If a miscarriage occurs, it may be merciful and happen very quickly, allowing your doctor to effect closure quickly. Or it may torment you with equivocal blood work and ultrasounds too early to even identify a fetal pole. Eventually a miscarriage will in fact miscarry. By that I mean the pregnancy will die even if the tissue does not pass. If the tissue doesn’t pass (missed AB) or if it passes incompletely (incomplete AB), there is danger of bleeding and infection. The only type of miscarriage that will escape a D&C is a complete miscarriage. Missed and incomplete miscarriages require a little help in the way of a surgical scraping to remove the rest of the products of conception. The D&C (dilation and curettage) involves dilating the cervix for access if it hasn’t already opened (inevitable AB) and scraping the inside of the uterus to dislodge any remaining pregnancy tissue. An anesthetic is required. An epidural or spinal may linger hours longer than the actual procedure, turning an outpatient surgery into an overnight stay, so the more quickly reversible general anesthetic is preferred. The procedure is done under sterile technique, and infection is rare unless it’s there to begin with (septic AB).
Septic ABs are a particularly hazardous matter. They’re rare, occurring with poor technique (“garage” abortions) or when bacteria have had time to colonize the tissue, as in cases in which a patient wanted to wait for an incomplete AB or inevitable AB to follow through spontaneously. It’s also possible that a septic AB isn’t the result of the miscarriage being infected, but a normal pregnancy being infected, actually causing the miscarriage. Treatment is the same. IV antibiotics in combination with a D&C will successfully manage such a complication that in generations past would have killed a woman. It can still be dangerous, though, because a D&C can stir up the infection, possibly seeding the bacteria throughout the bloodstream. I am always a little nervous the night of the D&C, waiting for that temperature spike from the temporary sepsis I created with the D&C. But the D&C is necessary, and the sepsis usually responds well to a full course of antibiotics. This would not be an outpatient procedure, as several days of IV antibiotics are necessary to completely eradicate the infection.
In a straightforward D&C for a miscarriage that isn’t infected, a patient can be at normal activity the next day, although she may feel a little washed out by the anesthetic. Contrary to popular belief, a D&C is not always necessary to finish a miscarriage. There really is such a thing as a complete miscarriage, and an obstetrician-gynecologist would serve her patient well by trying to avoid surgery for her patient if possible. Unfortunately, a D & C is often needed, but it can create for the patient a definitive end to a sad chapter in her life, allowing her to plan for her next pregnancy.
Complications of D&C
Infection: Since a D&C is an invasive procedure, there is always the risk of infection. This is rare. In fact, the most likely complication may be a bladder infection caused by the routine use of a urinary catheter to empty the bladder before the procedure. This will haunt a patient within a week when she begins to complain of pressure or pain associated with urination. Antibiotic pills will treat this common complication.

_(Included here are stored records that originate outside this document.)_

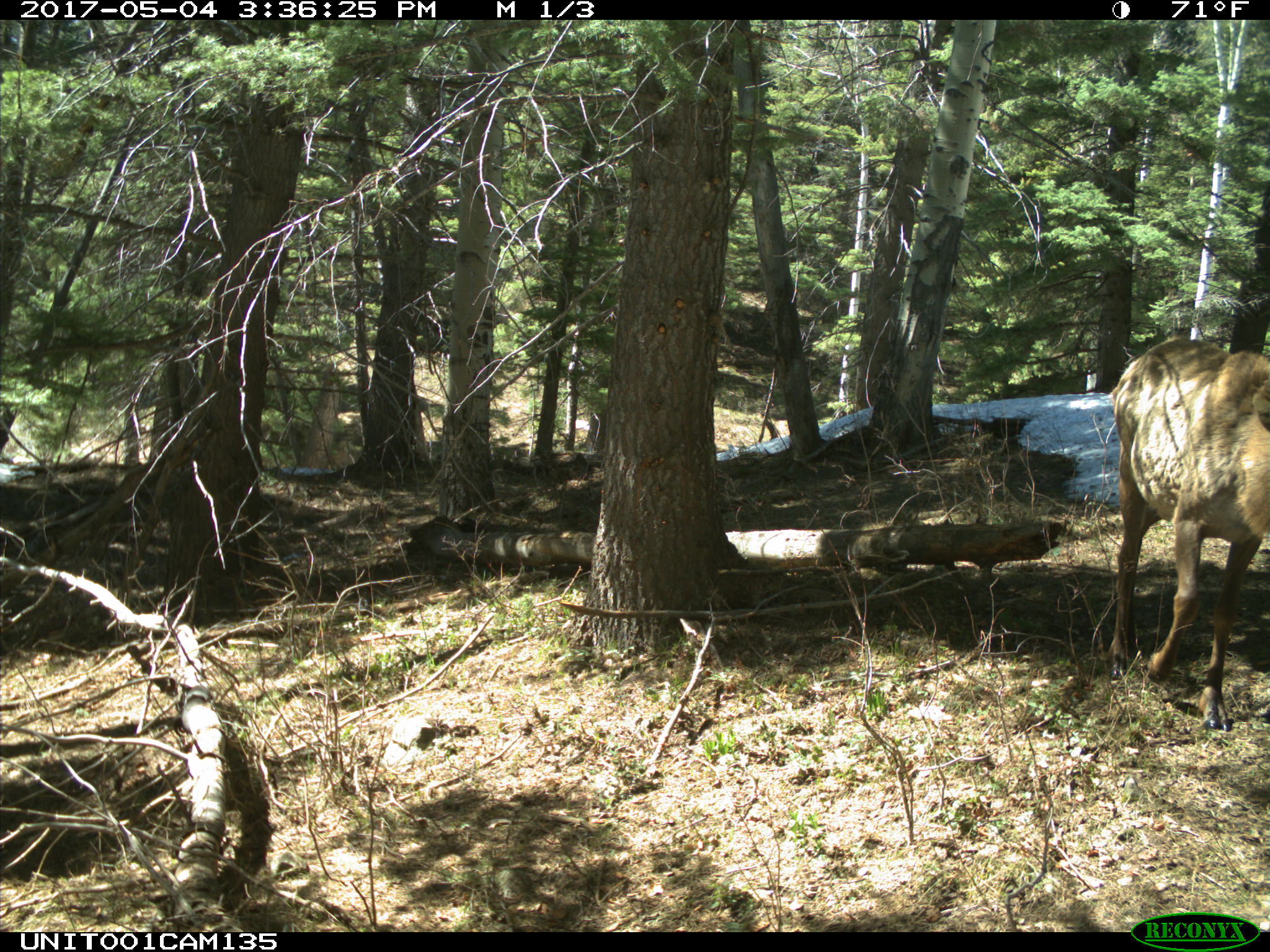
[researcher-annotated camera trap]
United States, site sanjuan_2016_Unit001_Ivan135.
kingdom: Animalia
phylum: Chordata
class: Mammalia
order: Artiodactyla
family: Cervidae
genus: Cervus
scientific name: Cervus elaphus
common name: red deer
Cervus elaphus (red deer).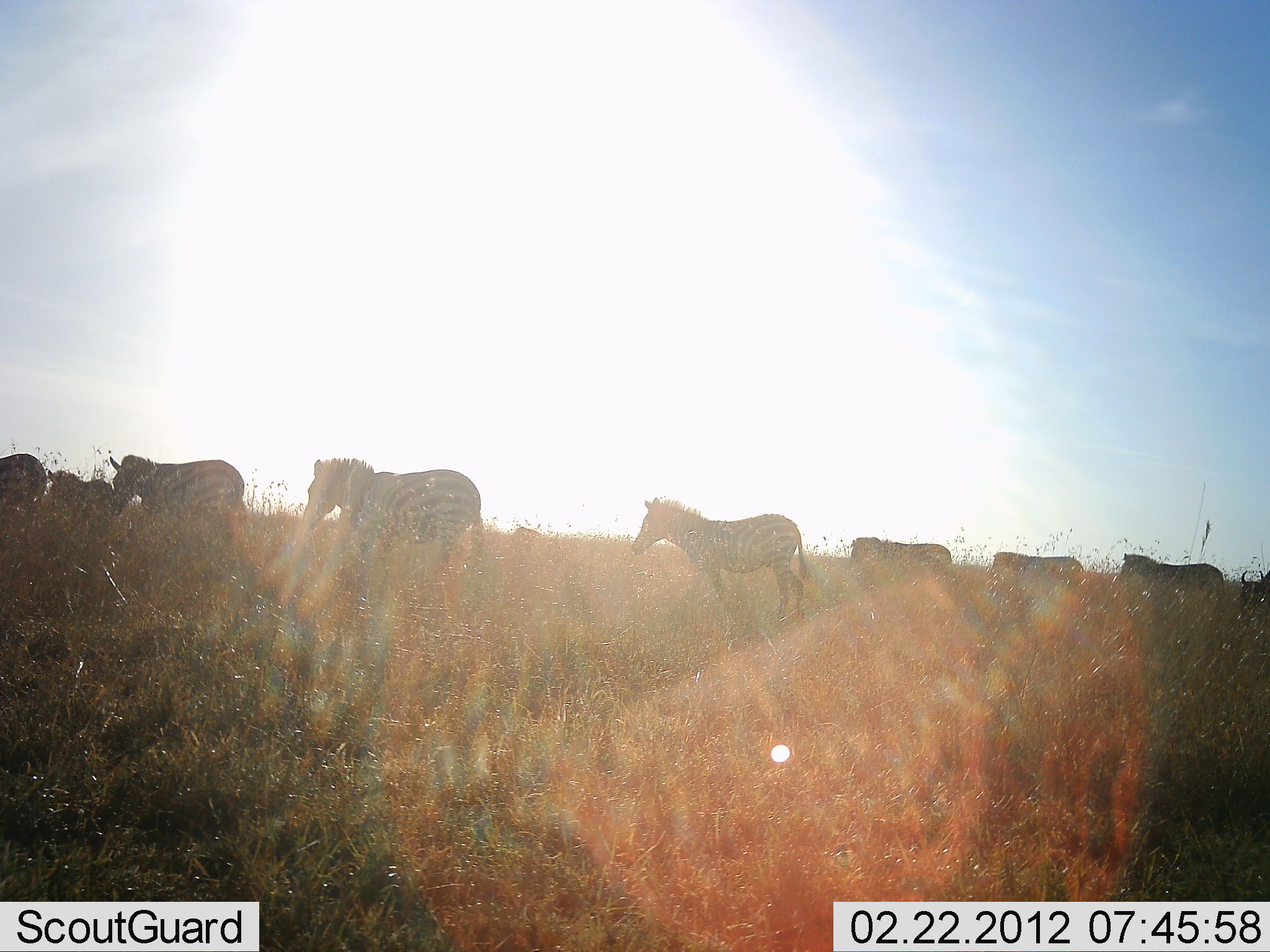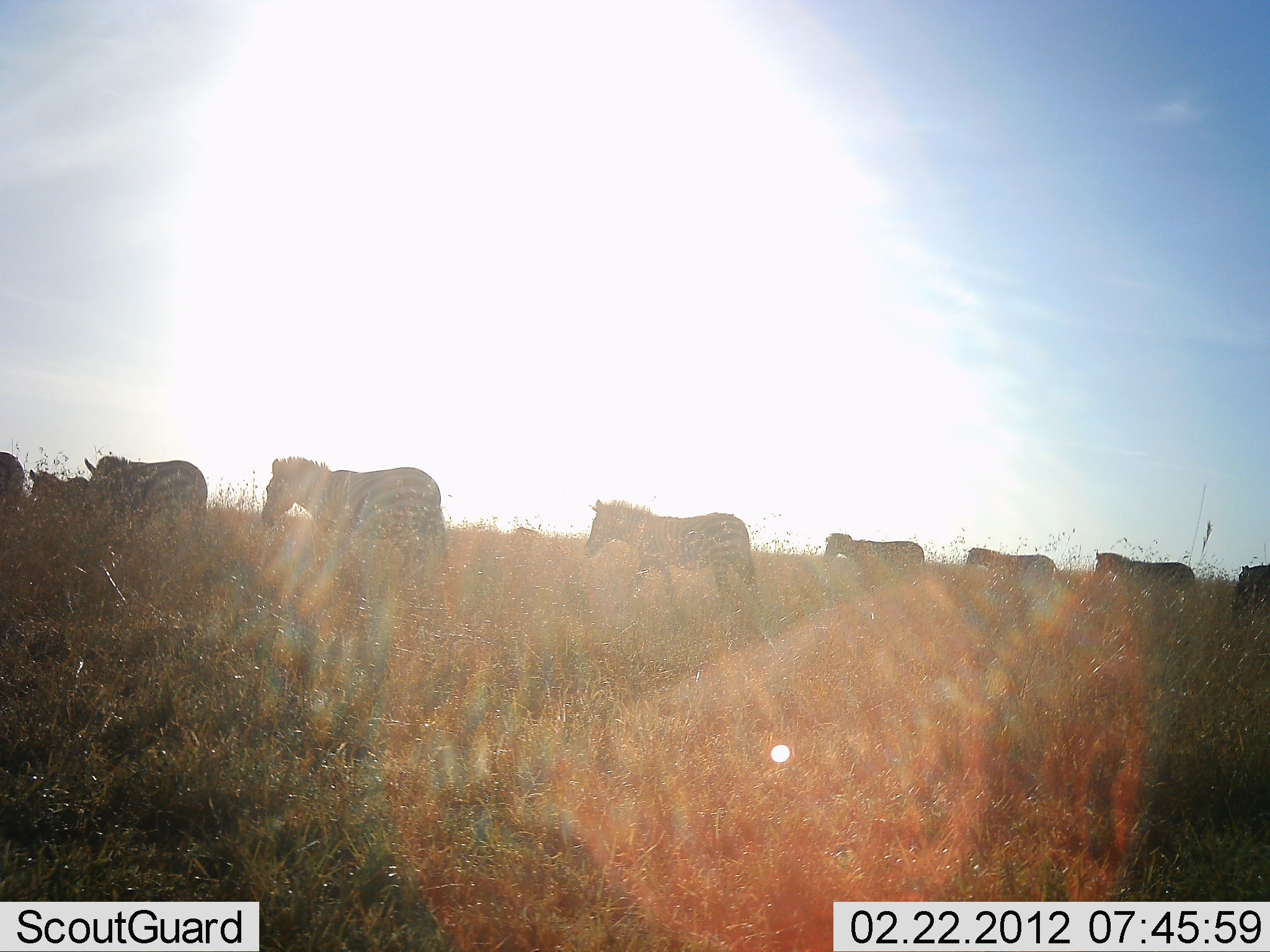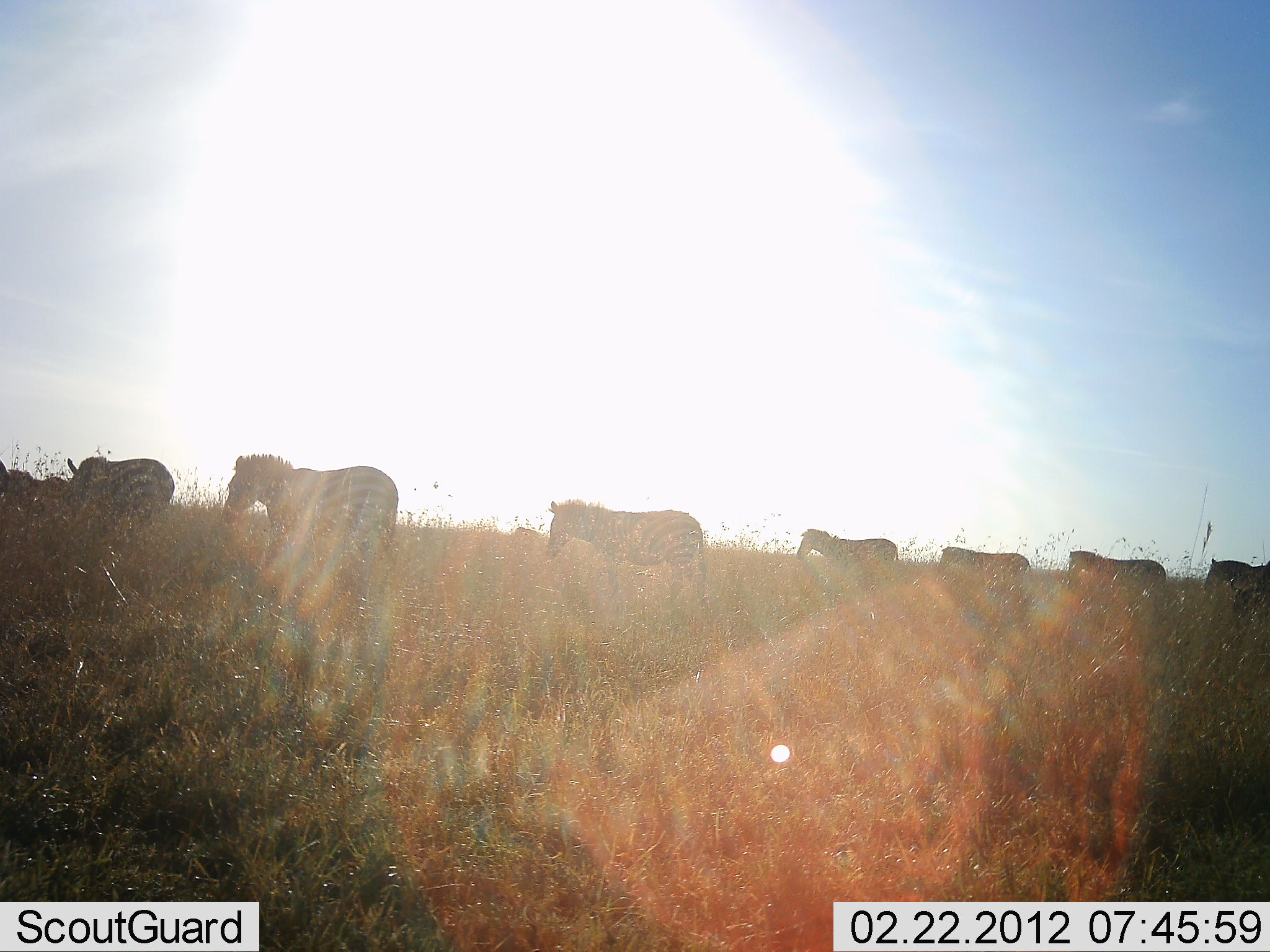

Synechiae: Thankfully, the more serious complications are infrequent. Synechiae, an infection of the uterus, can cause scarring within the uterine chamber (the intrauterine cavity). This scarring, stringing across from internal uterine wall to internal uterine wall, can interfere with fertility if severe or threaten miscarriage if mild.
Perforation: If your doctor is properly trained, she should know how to use the curette to gently scrape your uterus without pushing the curette through. But surprises can happen if your uterus is thinned out, as in a late first trimester D&C. Also, if there’s an infection already, the tissue can be very mushy and won’t provide a consistency that is normally felt – the accustomed resistance a doctor knows. Even if there’s a perforation, an overnight stay for observation and antibiotics are all that’s necessary. The observation is for bleeding, and that will be obvious quickly — a stable blood count the next morning being plenty of assurance that a patient can go home with her antibiotics.
Psychological: If the clinical aspects of a miscarriage rudely eject you from the fairy-tale land of pregnancy and baby and rest-of-your-life-with-baby, the loss is all the more of a thud into cruel reality because of the unfriendliness of a surgical procedure. True, closure can be the best thing, but a D&C emphasizing what has happened is more than just a closure – it’s a slamming shut of the door. It’s still better to get the whole painful crisis over with, but a D&C, although quick, is not an easy letdown. Then again, nothing would be. It takes about three months to get over such a loss no matter how the miscarriage is addressed.
Other Types of Miscarriage
The loss of a baby for any reason prior to term is a miscarriage. The Medical lexicographers will argue that if it’s past the first trimester, fetal death is no longer called a miscarriage but instead called a fetal demise. These names are useful for a frame of reference, and I use them myself. But from the parents’ point of view, it’s still a miscarriage – a ravaging of their dreams. Intrauterine death, be it a miscarriage or a fetal demise, is no more a miscarriage than other ways in which a pregnancy can go astray. Ectopic pregnancy, molar pregnancies, and absorbed twins will rob a couple of their futures just as terribly as a “conventional” miscarriage.